On September 23, 2011, the Department of Treasury, Financial Management Service, issued a Final Rule to amend certain regulations (31 CFR Part 210) governing the use of the Automated Clearing House (ACH) network by federal agencies (the Final Rule). Among other things, the Final Rule adds several exceptions to the long-standing requirement that ACH payments be delivered only to deposit accounts that are registered "in the name of the recipient," including an exception to allow such payments to be deposited to pooled resident trust or patient fund accounts established by nursing facilities, pursuant to requirements under federal law relating to the protection of such funds. In issuing the Final Rule, the agency notes that the resident trust/patient fund exception is supported by the extensive protections already provided for nursing home residents in the federal statutes and regulations governing the establishment of such accounts held by nursing facilities.

Background

The ACH network is the nationwide electronic system that supports the clearing of electronic credit and debit transactions and the exchange of payment-related information among banks and other participating financial institutions.

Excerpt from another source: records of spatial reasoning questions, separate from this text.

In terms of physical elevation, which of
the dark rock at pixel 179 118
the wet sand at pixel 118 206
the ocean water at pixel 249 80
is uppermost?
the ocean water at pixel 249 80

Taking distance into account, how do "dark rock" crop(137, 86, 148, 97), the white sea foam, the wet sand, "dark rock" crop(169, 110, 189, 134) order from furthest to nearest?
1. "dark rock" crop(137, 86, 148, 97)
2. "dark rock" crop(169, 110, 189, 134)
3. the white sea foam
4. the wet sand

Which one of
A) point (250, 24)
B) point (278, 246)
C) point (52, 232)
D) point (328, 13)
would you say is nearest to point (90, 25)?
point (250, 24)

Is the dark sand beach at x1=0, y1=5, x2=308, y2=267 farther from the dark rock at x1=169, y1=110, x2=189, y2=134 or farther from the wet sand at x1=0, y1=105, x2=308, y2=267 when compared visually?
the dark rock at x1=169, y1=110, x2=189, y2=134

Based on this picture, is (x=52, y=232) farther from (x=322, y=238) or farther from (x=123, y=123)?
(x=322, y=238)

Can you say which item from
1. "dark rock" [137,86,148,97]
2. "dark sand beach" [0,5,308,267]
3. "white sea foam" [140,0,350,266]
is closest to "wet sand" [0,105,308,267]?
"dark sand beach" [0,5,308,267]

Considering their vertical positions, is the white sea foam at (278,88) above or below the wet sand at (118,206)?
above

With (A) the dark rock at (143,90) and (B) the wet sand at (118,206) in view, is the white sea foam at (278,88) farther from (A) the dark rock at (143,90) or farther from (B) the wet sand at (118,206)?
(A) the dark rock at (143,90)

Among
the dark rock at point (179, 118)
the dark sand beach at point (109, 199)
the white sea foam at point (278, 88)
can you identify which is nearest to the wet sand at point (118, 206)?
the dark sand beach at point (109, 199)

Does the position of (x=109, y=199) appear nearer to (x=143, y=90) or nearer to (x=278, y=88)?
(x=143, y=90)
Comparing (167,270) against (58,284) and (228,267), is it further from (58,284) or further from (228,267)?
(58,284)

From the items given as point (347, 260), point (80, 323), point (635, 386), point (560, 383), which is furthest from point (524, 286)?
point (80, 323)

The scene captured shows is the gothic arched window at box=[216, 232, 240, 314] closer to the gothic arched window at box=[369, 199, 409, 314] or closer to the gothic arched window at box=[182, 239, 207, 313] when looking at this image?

As noted above, ACH regulations require that federal non-vendor payments issued as ACH credit entries, such as Social Security benefit payments, be delivered to a deposit account at a financial institution listed "in the name of the recipient," subject to certain listed exceptions. Historically, the requirement that the deposit account be "in the name of the recipient" was devised as a consumer protection policy to protect the intended recipient of a payment from being subjected to a master/sub account relationship, in which the recipient might have little to no control over the account itself.

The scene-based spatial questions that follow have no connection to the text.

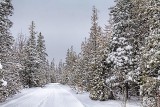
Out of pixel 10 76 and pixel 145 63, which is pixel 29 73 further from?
pixel 145 63

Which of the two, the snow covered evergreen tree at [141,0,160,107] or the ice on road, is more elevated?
the snow covered evergreen tree at [141,0,160,107]

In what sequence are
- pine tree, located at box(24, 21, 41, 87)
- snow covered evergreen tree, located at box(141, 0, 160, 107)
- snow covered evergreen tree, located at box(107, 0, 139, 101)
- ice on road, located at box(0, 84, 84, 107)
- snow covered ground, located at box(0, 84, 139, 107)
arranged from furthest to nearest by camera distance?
→ 1. pine tree, located at box(24, 21, 41, 87)
2. snow covered evergreen tree, located at box(107, 0, 139, 101)
3. ice on road, located at box(0, 84, 84, 107)
4. snow covered ground, located at box(0, 84, 139, 107)
5. snow covered evergreen tree, located at box(141, 0, 160, 107)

The Nursing Home Resident Trust / Patient Fund Exception

In 2008, the Social Security Administration requested public comment on the issue of nursing home resident trust and patient fund accounts and subsequently concluded that the use of master/sub account arrangements by nursing homes to handle Social Security benefit payments for their residents was a widespread practice that also provided a benefit to such residents. As a result, the Treasury Department concluded that the deposit of federal payments to such pooled accounts held by nursing homes did not pose any significant concerns, particularly in light of the regulatory safeguards that exist for the establishment, management, and accounting of such accounts.

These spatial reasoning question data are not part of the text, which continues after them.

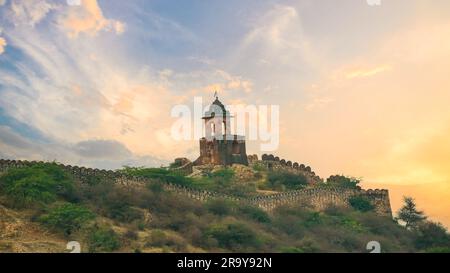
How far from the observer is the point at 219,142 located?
51.7 metres

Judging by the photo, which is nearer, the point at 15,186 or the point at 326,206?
the point at 15,186

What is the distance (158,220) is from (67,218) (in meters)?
4.91

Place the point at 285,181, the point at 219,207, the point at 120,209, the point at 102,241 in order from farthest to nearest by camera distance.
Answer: the point at 285,181 → the point at 219,207 → the point at 120,209 → the point at 102,241

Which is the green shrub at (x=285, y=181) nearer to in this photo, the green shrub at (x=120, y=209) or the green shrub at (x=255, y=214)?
the green shrub at (x=255, y=214)

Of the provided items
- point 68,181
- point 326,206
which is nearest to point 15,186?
point 68,181

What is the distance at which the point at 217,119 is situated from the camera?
173 ft

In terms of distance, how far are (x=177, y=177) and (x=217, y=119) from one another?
15.7 metres

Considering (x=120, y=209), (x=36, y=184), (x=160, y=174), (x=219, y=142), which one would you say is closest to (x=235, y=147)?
(x=219, y=142)

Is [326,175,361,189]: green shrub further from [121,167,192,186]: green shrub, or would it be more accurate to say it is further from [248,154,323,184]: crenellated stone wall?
[121,167,192,186]: green shrub

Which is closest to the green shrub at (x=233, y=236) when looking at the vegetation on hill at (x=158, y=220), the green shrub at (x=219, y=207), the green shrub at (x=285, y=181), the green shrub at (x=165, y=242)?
the vegetation on hill at (x=158, y=220)

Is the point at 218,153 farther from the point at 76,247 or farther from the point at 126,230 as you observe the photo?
the point at 76,247

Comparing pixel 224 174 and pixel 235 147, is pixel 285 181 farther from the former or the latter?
pixel 235 147
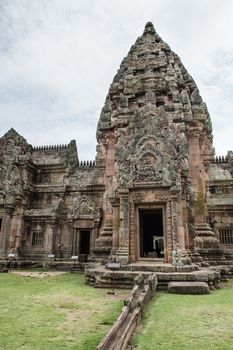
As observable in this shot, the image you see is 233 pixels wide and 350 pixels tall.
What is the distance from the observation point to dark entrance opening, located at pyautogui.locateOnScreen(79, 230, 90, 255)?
19.5m

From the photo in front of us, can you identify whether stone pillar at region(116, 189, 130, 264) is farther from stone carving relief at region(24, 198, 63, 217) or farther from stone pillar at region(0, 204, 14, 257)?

The preamble to the Final Rule cites several examples of federal regulation over nursing home resident trust and patient accounts as support for the new exception:

  • A nursing facility must obtain written authorization of the resident to "hold, safeguard, manage and account for" the person funds of the resident deposited with the facility.1
  • A nursing facility resident must be provided a written description of his or her legal rights, including a description of the protection of personal funds and information on filing a complaint with the state agency for the misappropriation of resident property by the facility.2
  • In managing a resident's personal funds, a nursing facility must maintain separate accounts, provide a complete separate accounting for each resident, and maintain a written record of all financial transactions.3
  • A nursing facility must purchase a security bond to assure the security of all resident personal funds deposited with the nursing facility.4
  • No charges may be imposed by the nursing facility against a resident's personal fund for the management services related to such accounts.5

Footnotes

1 42 U.S.C. § 1396r(c)(1)(B); 42 C.F.R § 483.10(c)(2)

2 42 U.S.C. § 1396r(c)(1)(B); 42 C.F.R. § 483.10(b)(7)(i)

3 42 U.S.C. § 1396r(c)(6)(B)(i)-(ii)

4 42 U.S.C. § 1396r(c)(6)(C)

5 42 U.S.C. § 1396r(c)(6)(D)

The content of this article is intended to provide a general guide to the subject matter. Specialist advice should be sought about your specific circumstances.